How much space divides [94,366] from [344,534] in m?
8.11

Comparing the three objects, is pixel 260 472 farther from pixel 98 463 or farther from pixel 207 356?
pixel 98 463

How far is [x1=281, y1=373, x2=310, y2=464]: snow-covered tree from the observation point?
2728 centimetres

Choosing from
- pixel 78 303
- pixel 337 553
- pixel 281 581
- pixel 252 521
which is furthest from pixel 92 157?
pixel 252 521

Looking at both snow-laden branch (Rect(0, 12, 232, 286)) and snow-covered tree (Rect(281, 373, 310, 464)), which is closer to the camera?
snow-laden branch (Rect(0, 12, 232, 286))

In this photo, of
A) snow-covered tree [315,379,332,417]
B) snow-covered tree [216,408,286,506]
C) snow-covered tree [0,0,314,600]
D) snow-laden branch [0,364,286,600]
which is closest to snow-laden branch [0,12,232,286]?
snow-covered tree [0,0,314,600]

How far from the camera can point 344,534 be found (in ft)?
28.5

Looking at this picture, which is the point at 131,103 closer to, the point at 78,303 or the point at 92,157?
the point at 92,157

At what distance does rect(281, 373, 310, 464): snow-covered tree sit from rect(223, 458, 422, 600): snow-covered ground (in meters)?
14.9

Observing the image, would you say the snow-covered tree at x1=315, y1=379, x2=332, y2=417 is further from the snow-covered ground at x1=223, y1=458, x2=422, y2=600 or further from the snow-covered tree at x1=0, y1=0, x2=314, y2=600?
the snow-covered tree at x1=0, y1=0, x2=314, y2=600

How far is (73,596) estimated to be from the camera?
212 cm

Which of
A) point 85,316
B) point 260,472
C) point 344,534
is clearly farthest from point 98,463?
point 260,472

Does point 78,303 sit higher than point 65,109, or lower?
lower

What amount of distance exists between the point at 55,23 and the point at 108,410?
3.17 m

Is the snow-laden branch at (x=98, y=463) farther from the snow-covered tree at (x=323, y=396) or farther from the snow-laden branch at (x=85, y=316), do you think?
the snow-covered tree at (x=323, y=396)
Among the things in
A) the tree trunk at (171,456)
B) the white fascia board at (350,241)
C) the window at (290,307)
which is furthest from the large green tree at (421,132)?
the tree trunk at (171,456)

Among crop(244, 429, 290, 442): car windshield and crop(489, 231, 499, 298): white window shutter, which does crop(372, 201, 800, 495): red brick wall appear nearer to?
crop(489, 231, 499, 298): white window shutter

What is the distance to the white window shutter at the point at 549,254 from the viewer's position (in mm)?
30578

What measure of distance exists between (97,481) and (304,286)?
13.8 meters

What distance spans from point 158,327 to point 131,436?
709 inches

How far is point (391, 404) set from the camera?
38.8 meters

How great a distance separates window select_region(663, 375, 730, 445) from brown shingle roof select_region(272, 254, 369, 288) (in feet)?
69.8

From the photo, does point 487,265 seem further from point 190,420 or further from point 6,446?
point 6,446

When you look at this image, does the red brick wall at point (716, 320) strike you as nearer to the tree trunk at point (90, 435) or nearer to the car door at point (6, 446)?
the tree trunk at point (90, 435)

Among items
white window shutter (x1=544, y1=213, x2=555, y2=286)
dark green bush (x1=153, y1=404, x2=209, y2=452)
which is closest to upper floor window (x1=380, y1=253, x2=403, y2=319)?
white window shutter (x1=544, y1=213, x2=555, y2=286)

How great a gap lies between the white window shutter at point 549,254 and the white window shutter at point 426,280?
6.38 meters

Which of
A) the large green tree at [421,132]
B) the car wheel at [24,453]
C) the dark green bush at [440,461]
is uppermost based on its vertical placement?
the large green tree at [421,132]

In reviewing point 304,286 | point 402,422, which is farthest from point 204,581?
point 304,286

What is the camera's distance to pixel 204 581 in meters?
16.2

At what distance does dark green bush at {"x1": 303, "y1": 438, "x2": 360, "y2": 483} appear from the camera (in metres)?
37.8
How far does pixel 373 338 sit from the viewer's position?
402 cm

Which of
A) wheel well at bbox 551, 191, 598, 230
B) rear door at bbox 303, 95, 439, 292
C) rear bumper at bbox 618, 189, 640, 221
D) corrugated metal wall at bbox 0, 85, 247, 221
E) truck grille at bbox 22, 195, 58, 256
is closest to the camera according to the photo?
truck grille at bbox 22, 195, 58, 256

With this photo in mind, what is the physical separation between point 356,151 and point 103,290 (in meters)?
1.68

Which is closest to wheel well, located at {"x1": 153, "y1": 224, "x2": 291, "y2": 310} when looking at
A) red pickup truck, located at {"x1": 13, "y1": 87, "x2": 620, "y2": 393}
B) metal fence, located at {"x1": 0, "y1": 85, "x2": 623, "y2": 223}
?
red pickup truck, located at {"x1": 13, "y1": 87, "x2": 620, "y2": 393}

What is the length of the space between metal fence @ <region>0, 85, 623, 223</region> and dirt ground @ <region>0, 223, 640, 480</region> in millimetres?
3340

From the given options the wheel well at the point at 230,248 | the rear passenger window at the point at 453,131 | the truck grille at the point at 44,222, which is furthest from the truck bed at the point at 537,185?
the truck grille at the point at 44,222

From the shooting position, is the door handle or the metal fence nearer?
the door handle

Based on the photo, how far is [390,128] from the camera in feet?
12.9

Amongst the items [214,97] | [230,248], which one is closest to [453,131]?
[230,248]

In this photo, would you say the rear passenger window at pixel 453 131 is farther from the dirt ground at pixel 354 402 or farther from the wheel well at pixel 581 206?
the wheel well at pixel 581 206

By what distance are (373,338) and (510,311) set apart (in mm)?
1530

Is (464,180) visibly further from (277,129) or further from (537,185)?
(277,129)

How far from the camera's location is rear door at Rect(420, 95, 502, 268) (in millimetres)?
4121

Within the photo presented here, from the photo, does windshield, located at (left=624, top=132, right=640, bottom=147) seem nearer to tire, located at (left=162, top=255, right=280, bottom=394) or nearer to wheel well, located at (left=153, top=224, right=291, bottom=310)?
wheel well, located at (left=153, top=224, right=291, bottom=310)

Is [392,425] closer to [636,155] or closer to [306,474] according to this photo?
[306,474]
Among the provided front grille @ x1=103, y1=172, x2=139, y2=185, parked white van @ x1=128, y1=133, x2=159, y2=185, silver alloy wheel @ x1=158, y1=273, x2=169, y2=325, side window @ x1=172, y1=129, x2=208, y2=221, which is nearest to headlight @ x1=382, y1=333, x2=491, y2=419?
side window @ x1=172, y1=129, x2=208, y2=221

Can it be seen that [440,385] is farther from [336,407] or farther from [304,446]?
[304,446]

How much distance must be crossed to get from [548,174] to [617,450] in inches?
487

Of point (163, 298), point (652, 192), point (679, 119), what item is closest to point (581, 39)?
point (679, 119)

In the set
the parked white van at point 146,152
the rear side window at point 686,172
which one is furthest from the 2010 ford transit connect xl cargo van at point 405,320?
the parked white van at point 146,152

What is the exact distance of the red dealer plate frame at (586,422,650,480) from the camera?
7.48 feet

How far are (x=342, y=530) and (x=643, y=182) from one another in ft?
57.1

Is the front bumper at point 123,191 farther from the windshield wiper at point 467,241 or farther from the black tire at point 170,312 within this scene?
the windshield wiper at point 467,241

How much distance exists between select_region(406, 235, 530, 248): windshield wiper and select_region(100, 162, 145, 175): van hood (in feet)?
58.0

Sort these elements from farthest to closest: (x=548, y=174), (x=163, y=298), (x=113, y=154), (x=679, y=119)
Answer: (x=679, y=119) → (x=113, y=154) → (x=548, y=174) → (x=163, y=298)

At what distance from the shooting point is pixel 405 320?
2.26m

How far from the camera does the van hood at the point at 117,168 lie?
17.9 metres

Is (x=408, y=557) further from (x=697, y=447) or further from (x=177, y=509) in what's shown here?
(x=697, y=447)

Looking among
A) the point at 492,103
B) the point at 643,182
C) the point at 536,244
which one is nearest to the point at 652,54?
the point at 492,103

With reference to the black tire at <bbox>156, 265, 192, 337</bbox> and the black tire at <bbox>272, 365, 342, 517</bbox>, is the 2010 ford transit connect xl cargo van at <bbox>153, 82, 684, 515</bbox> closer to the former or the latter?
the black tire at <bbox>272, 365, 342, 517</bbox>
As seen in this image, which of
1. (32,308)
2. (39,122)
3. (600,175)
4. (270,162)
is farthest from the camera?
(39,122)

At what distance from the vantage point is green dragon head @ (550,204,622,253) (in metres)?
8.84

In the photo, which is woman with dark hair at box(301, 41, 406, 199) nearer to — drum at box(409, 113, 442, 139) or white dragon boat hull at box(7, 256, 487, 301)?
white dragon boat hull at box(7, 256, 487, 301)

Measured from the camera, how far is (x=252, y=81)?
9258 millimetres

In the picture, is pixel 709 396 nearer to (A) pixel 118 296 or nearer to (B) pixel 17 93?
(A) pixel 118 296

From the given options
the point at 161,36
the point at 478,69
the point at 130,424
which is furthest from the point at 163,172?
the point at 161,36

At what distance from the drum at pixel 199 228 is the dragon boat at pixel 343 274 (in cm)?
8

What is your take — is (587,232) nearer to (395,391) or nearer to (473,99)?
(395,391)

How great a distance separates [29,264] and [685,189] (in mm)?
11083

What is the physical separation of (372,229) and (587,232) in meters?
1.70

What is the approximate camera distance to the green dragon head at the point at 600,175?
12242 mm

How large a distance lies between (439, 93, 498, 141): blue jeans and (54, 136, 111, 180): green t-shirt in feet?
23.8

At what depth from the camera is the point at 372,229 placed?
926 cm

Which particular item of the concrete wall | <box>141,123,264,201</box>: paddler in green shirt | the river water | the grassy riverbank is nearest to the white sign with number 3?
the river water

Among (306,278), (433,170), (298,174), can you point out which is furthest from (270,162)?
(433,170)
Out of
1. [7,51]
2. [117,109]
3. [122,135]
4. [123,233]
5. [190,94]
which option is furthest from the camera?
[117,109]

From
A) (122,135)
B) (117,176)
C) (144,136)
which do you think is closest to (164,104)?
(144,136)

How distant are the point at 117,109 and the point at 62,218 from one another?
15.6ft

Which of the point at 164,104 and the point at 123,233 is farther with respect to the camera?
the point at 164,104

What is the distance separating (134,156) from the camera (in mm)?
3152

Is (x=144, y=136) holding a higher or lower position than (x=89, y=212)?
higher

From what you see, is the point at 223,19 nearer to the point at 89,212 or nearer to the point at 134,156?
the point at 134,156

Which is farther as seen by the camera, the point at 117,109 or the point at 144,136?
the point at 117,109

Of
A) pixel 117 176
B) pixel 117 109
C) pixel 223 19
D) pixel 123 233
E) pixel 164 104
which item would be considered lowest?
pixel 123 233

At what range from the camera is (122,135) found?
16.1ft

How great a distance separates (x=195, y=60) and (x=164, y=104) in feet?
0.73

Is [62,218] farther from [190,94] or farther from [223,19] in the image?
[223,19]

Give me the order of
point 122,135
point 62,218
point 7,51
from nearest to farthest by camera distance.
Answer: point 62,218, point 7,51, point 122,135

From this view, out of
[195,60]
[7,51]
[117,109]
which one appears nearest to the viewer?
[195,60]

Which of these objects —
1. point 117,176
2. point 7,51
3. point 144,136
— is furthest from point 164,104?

Given task :: Everything from the line containing "How distant are" to the last line of the entries above should be quoted exactly, and only that.

Full answer ::
How distant are the point at 117,109 and the point at 62,218 from one another?
15.6ft

Which of the point at 164,104 and the point at 123,233 is farther with respect to the camera?
the point at 164,104

What is the distance separating (134,156) from the camera (in mm)?
3152

Is (x=144, y=136) holding a higher or lower position than (x=89, y=212)?
higher

From what you see, is the point at 223,19 nearer to the point at 89,212 or nearer to the point at 134,156?
the point at 134,156

Which is farther as seen by the camera, the point at 117,109 or the point at 144,136?
the point at 117,109

Of
A) pixel 117 176
B) pixel 117 109
C) pixel 223 19
D) pixel 123 233
E) pixel 164 104
which item would be considered lowest?
pixel 123 233

At what range from the camera is (122,135) found?
16.1ft

How great a distance separates (x=195, y=60) and (x=164, y=104) in feet?
0.73

Is [62,218] farther from [190,94] or farther from [223,19] in the image?
[223,19]

Give me the order of
point 122,135
point 62,218
point 7,51
from nearest to farthest by camera distance.
Answer: point 62,218, point 7,51, point 122,135

From this view, out of
[195,60]
[7,51]
[117,109]
which one appears nearest to the viewer?
[195,60]

Which of these objects —
1. point 117,176
2. point 7,51
3. point 144,136
— is furthest from point 164,104?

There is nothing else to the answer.